I don’t believe the accusations against Remy and anyone who knows him wouldn’t either. He was always willing to go out of his way for people, from getting soaked helping staff put up a tent after a rainstorm threatened to torpedo a party in the Hamptons, to lying down on the filthy sidewalk to retrieve a stranger’s purse that had fallen through a grate. I will never forget sneaking out of the Central Park Conservatory’s luncheon to walk through the park with him. That’s the Edmund I choose to remember.
Maybe I’m a bad person, but I’m glad he’s dead. I wish he’d died before he could have taken the life of an innocent girl with him. It’s disgusting that anyone would defend him, no less “choose to remember” him as anything but what he was—a sociopath.
Charlie heard her sister put something in the sink and knew she had only a few more moments before she was going to have to talk to Posey. But there was one more thing she wanted to do. She put the name Lionel Salt into Google, something she hadn’t done in years.
There was a profile on his estate in West Springfield, apparently bought for $8.9 million in 2001, along with some links to his name associated with ongoing legal cases. As soon as she saw a photograph of the house, Charlie’s palms started to sweat.
It looked just like the palace she remembered.
14
A SWARM OF BLACK FLIES
Posey was slurping up ramen doctored with a ton of chili garlic sauce when Charlie emerged from the bedroom.
Dressed in leggings and an oversized shirt, Posey had pulled her brown hair into a single braid. Normal, except she was also wearing eyeliner, lip gloss, and calf-high zip-up boots. She was planning on going somewhere. Charlie just hoped it wasn’t a lab.
“Okay, so you wanted to talk to me without Vince around,” Charlie said, forcing herself to concentrate on this conversation and not everything she’d learned. “What for?”
Posey poked at her bowl. “You’re not going to tell me why you trashed your bedroom?”
Maybe she should get a tarot reading, like saps everywhere. Maybe she needed to hear someone else say it: He’s no good. “You go ahead with your thing first.”
“Fine. So last night, I was talking to this guy…”
Charlie abruptly wished she’d said a lot less the night before. “You told me you wouldn’t.”
“I stopped arguing with you,” Posey said. “I never actually agreed to do what you said.”
With one stupid phone call, Charlie had almost gotten herself killed. What would happen if Salt somehow heard Posey’s story and linked it to Hermes?
“I was careful,” Posey insisted.
“Take it down. Whatever you put out there—take it down.” Charlie looked around for Posey’s laptop as though she could toss it into Nashawannuck Pond and somehow that would remove what she’d posted from the internet.
“It wasn’t online,” Posey insisted. “It was an encrypted chat that deletes everything after it’s read.”
Charlie sat down at the table. Her head was throbbing. The events of the last twenty-four hours were too much. She wanted to curl up in a dark hole and maybe engage in some screaming therapy.
“Forget about all that for a minute,” Posey said. “Because that’s not the part I want to talk to you about.”
“Fuck,” Charlie said, lacking any more coherent response.
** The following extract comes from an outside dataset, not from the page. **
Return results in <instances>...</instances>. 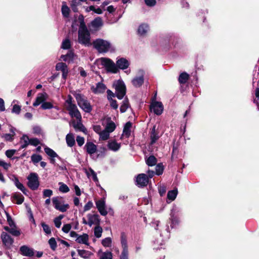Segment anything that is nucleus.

“There’s a graduate student over at UMass. Madurai Malhar Iyer. He’s been working on a doctoral dissertation on quickening shadows. The guy who told me about him had been trying to get Malhar to talk to him for ages, but Malhar kept blowing him off.”
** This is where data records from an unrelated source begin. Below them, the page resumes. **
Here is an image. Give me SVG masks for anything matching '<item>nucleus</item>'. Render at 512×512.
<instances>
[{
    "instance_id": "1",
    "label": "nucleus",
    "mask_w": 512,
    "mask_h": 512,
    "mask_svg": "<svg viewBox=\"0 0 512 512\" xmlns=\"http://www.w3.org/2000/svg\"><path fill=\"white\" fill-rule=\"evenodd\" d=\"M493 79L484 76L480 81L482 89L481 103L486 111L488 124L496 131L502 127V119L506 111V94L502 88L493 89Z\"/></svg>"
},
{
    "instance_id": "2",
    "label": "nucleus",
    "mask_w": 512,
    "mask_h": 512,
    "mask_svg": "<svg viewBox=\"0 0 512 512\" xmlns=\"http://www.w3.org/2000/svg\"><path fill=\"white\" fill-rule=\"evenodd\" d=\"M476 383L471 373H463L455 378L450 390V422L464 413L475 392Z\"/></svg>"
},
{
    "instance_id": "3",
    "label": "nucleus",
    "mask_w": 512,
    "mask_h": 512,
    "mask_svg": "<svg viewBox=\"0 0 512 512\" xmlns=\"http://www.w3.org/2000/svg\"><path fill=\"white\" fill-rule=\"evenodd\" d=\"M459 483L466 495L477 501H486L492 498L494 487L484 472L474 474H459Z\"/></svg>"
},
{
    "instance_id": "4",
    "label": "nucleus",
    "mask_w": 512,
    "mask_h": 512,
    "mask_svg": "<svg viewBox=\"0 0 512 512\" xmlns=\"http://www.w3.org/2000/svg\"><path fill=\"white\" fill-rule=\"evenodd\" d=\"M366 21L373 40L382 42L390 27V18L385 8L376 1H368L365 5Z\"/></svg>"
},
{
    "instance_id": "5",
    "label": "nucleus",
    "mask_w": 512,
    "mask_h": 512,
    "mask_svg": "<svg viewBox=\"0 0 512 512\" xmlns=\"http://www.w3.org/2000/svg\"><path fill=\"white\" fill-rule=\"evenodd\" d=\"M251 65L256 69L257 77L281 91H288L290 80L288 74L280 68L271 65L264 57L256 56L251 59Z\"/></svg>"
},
Charlie had a feeling she knew what was coming next, and that she was going to hate it.
“I knew you weren’t going to agree to meet him, so I wrote to him and said all that stuff that happened to you happened to me. Only…”
Charlie stared at her unhelpfully.
“Only I can’t go alone,” Posey finished.
“Why not?”
“Because it didn’t happen to me,” Posey said, as though that should be obvious.
Charlie stuck a fork into her sister’s ramen and let the hot chili sear her mouth as she ate it. “That sounds like a big problem for you.”
“I told him we could meet him at the UMass library tonight to talk,” Posey finished, voice lilting up in the manner of someone who wants to ask something without asking it. “Tonight.”
“No—no,” Charlie said, holding up her hands. “No way am I going. That’s not happening.”